CL: role of institutions vs role of funding agencies in preserving data (I think)
Q:(missed name): mentioning NOAA and LTEM – so there are these big repositories that have niches but scientists outside of these areas don’t know about other areas – at Syracuse doing things like scientific information literacy
CL: certainly big pools – how can we knit these together to facilitate use across different sources… people stay in one pool once they learn to deal with it… also worried about fragility of funding
CB: fragility of funding see Lord & McDonald report. Lots of repositories but many different levels of cataloging… see for example water data and came up with 10k different variables... lots of effort, but difficulty with communities
ETM: public meme that all of this is easy – ridiculous Chris Anderson article about the end of science – these are all things we need to address
CP: this is really hard but we need to start and go in with eyes open
Q Howard White (Drexel): big long term effort for social science data archives – 1974 -his dissertation was on the relationship of librarians to social science data archives – is that history being taken into account?

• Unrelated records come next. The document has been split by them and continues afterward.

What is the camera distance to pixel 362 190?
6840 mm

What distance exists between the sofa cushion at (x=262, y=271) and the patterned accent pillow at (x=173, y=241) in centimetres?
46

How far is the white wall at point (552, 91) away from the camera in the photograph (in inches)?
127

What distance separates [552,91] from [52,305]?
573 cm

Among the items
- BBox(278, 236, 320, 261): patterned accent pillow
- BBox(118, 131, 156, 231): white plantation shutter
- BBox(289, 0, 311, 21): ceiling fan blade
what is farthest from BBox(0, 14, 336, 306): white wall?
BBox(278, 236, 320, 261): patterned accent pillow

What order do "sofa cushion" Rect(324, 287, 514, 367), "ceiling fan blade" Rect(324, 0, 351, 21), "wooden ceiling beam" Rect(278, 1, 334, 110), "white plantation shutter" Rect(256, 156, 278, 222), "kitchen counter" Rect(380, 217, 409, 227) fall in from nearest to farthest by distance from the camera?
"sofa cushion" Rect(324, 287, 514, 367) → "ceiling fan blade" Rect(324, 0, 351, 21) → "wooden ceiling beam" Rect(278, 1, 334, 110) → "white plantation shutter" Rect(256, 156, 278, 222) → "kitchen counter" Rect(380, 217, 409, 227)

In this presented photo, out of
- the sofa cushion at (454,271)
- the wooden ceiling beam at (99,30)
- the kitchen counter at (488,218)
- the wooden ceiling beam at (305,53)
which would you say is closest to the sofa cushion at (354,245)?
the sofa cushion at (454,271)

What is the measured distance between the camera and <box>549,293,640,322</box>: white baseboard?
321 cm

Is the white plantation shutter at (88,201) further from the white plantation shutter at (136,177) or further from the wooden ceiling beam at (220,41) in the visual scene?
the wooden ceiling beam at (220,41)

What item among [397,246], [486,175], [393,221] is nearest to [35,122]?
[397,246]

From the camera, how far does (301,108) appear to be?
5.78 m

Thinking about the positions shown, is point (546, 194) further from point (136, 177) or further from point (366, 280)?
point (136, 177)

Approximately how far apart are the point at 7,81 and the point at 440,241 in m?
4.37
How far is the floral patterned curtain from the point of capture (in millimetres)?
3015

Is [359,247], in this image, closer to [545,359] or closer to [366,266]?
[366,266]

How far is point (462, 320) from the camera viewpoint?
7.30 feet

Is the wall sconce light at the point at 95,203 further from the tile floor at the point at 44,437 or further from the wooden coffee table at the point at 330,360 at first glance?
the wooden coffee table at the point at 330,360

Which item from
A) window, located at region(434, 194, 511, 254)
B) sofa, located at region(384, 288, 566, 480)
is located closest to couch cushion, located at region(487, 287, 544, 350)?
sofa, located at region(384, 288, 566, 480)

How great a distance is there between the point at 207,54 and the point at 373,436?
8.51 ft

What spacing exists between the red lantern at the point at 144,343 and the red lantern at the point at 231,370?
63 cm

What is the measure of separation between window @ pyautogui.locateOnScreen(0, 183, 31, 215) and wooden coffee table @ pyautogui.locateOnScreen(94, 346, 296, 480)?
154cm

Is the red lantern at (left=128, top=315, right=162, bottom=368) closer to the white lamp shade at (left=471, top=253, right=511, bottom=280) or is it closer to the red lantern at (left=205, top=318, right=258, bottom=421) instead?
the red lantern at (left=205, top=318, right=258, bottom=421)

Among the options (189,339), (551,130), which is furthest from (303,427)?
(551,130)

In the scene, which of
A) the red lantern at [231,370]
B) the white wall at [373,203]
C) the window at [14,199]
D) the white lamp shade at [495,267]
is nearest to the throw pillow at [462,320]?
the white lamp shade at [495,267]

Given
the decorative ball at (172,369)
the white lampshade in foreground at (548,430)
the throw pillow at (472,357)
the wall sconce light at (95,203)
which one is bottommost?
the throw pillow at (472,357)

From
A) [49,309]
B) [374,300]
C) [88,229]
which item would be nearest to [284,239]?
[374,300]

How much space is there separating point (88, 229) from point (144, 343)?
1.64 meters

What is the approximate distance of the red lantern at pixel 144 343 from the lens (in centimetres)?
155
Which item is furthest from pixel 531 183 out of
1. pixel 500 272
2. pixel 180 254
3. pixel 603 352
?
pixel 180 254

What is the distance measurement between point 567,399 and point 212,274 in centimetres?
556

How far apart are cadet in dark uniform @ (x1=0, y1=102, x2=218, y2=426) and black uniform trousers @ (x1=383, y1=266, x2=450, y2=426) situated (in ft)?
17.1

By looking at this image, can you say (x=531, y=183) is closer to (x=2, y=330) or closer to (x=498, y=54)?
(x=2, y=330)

CL: at least some – for sustainability example of ICPSR is used… but those datasets are somewhat small, with complex codebooks, can’t just reach in there and use that data… in universities there are these things like social science data labs who have long dealt with this
Q Catherine Blake (UNC?) : quantifying benefits – how do you describe new types of research before you can even get access to the data sets?
JF: can’t answer this with just one project, example : ebi integrating data from different investigations… they are working on figuring out a series of questions that might be asked – but some of this is normative … but don’t know an alternative approach
CB: claim around why data are impt for cyber infrastructure – if we have enough, then we can ask new questions (not just faster) so if that is possible then the ROI is a different calculation… start with understanding documenting for reuse now, understand that then think about new uses.